Figure 2

Dephosphorylation of p85 α S608 does not alter PI kinase activity. A. Dephosphorylation of PI3Kα using different protein phosphatases. Purified, recombinant p110αEE^WT/p85α (200 ng) was assayed for protein (upper panel) or PI (lower panel) kinase activity in the presence of no phosphatase (control), 2 U Antarctic Phosphatase, 10 U Calf Intestinal Alkaline Phosphatase or 40 U Lambda (λ) Protein Phosphatase. Reactions were stopped after 30 minutes using 1 M HCl. B. Lipid kinase activity of dephosphorylated wild-type and mutant PI3Kα. 200 ng purified, recombinant p110αEE^WT/p85α, p110αEE^E545K/p85α or p110αEE^H1047R/p85α was assayed for protein kinase activity (upper panel) or lipid kinase activity using PI as a substrate (lower panel) in the presence or absence of 40 U λ Protein Phosphatase.

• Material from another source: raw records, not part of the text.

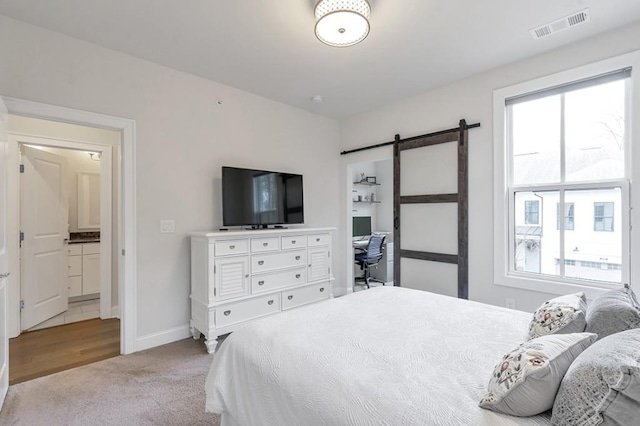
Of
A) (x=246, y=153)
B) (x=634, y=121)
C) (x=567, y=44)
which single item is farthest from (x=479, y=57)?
(x=246, y=153)

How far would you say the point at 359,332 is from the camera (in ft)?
4.99

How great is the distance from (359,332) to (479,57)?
274cm

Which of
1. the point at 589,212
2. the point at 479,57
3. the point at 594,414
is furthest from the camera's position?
the point at 479,57

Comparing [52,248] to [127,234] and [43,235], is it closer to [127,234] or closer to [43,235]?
[43,235]

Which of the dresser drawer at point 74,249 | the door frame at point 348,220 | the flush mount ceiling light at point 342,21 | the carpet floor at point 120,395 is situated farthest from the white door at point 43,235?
the door frame at point 348,220

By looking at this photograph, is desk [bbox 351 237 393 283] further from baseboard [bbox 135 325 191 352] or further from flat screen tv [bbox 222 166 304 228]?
baseboard [bbox 135 325 191 352]

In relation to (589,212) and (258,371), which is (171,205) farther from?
(589,212)

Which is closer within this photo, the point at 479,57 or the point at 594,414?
the point at 594,414

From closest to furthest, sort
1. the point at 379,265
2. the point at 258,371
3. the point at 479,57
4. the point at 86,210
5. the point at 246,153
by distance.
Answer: the point at 258,371
the point at 479,57
the point at 246,153
the point at 86,210
the point at 379,265

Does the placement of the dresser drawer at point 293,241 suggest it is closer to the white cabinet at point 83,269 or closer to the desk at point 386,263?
the desk at point 386,263

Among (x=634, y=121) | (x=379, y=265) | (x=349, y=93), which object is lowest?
(x=379, y=265)

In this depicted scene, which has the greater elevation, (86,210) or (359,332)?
(86,210)

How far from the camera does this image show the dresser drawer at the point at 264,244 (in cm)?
304

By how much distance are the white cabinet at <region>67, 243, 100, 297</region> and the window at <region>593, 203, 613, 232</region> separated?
6019 millimetres
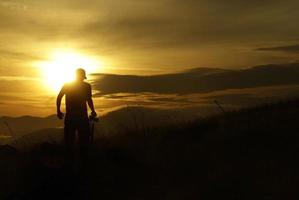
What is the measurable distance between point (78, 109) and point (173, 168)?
292 centimetres

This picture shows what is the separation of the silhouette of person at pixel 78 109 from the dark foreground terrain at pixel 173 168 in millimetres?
755

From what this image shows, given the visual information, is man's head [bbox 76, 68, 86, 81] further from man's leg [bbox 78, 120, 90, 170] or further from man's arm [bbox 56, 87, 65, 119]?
man's leg [bbox 78, 120, 90, 170]

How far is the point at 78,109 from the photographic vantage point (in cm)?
1438

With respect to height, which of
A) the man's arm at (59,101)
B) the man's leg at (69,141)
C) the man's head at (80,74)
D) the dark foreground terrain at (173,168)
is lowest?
the dark foreground terrain at (173,168)

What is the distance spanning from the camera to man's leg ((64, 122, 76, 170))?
14.4 meters

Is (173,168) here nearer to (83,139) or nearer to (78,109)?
(83,139)

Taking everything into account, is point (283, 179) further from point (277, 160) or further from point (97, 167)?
point (97, 167)

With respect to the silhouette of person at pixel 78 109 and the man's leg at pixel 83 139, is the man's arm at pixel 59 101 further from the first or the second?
the man's leg at pixel 83 139

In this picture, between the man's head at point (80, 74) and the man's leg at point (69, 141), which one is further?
the man's leg at point (69, 141)

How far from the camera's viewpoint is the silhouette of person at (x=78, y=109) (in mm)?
14336

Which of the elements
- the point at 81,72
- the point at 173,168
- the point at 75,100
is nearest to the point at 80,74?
the point at 81,72

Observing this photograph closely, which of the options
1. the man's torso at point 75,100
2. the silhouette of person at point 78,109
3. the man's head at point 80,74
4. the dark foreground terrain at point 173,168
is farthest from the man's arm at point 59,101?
the dark foreground terrain at point 173,168

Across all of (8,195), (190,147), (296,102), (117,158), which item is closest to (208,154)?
(190,147)

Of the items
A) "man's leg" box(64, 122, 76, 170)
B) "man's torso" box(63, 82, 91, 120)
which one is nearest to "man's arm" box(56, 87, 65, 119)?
"man's torso" box(63, 82, 91, 120)
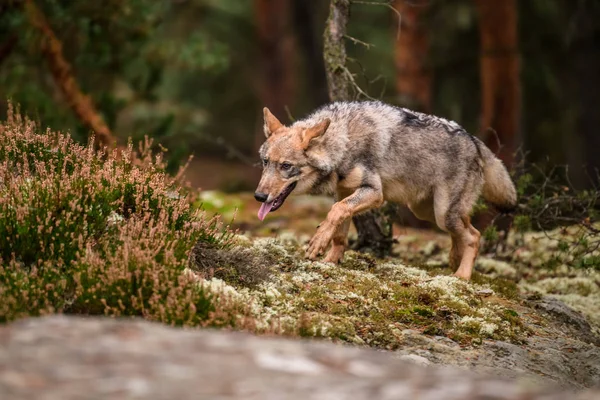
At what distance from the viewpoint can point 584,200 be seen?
10281 mm

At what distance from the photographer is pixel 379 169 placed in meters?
9.28

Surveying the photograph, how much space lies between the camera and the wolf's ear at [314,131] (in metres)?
8.69

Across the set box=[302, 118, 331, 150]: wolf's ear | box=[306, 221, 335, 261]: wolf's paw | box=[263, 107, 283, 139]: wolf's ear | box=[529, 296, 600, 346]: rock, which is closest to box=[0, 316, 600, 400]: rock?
box=[306, 221, 335, 261]: wolf's paw

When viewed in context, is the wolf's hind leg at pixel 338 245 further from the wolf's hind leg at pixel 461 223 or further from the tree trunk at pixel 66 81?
the tree trunk at pixel 66 81

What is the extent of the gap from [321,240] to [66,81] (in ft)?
23.3

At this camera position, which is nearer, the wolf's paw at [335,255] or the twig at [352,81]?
the wolf's paw at [335,255]

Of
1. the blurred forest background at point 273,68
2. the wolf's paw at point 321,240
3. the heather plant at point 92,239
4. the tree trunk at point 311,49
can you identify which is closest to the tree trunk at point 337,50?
the blurred forest background at point 273,68

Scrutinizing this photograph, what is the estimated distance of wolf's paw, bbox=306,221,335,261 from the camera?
8.69 meters

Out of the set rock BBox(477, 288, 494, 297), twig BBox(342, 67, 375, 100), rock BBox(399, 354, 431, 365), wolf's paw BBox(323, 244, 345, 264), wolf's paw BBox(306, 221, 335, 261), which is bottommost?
Result: rock BBox(477, 288, 494, 297)

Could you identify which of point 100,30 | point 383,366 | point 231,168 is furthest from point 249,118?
point 383,366

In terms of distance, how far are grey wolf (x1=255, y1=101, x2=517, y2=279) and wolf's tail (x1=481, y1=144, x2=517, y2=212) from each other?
0.01 metres

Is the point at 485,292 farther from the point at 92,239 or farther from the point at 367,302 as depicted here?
the point at 92,239

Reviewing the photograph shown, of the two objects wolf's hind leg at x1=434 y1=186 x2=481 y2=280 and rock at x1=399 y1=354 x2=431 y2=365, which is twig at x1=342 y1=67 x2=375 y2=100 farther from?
rock at x1=399 y1=354 x2=431 y2=365

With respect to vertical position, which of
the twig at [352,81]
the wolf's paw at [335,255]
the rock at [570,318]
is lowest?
the rock at [570,318]
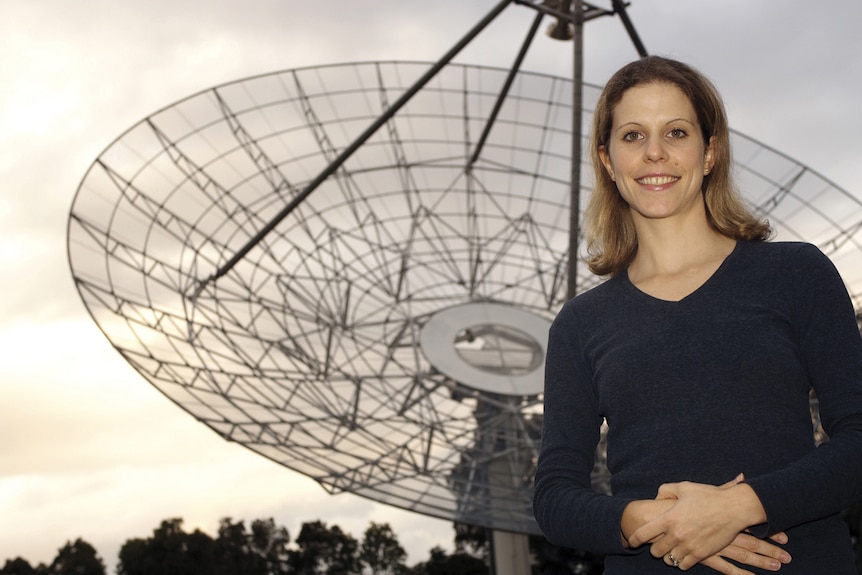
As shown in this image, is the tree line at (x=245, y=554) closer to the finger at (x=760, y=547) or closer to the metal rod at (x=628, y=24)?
the metal rod at (x=628, y=24)

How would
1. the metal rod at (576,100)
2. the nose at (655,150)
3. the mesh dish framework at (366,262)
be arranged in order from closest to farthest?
the nose at (655,150), the metal rod at (576,100), the mesh dish framework at (366,262)

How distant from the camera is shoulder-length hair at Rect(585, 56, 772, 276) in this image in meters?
4.11

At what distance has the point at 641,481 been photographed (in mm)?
3760

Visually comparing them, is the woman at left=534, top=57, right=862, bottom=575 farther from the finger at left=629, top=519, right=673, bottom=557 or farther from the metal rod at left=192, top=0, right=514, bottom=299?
the metal rod at left=192, top=0, right=514, bottom=299

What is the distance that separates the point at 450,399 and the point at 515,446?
1.73 m

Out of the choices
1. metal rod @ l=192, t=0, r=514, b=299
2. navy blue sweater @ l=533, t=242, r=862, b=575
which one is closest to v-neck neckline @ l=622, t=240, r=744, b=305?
navy blue sweater @ l=533, t=242, r=862, b=575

Reactions were stopped after 40 minutes using 1 M HCl. C. Time courses of phosphorylation of p85α S608 and PI in the presence or absence of a protein phosphatase. 200 ng purified, recombinant p110αEE^WT/p85α (circles), p110αEE^E545K/p85α (triangles) or p110αEE^H1047R/p85α (squares) was assayed for protein kinase activity (upper panel) or lipid kinase activity using PI as a substrate (lower panel) in the presence (closed symbols) or absence (open symbols) of 20 U λ Protein Phosphatase. Reactions were stopped after the indicated times using 1 M HCl.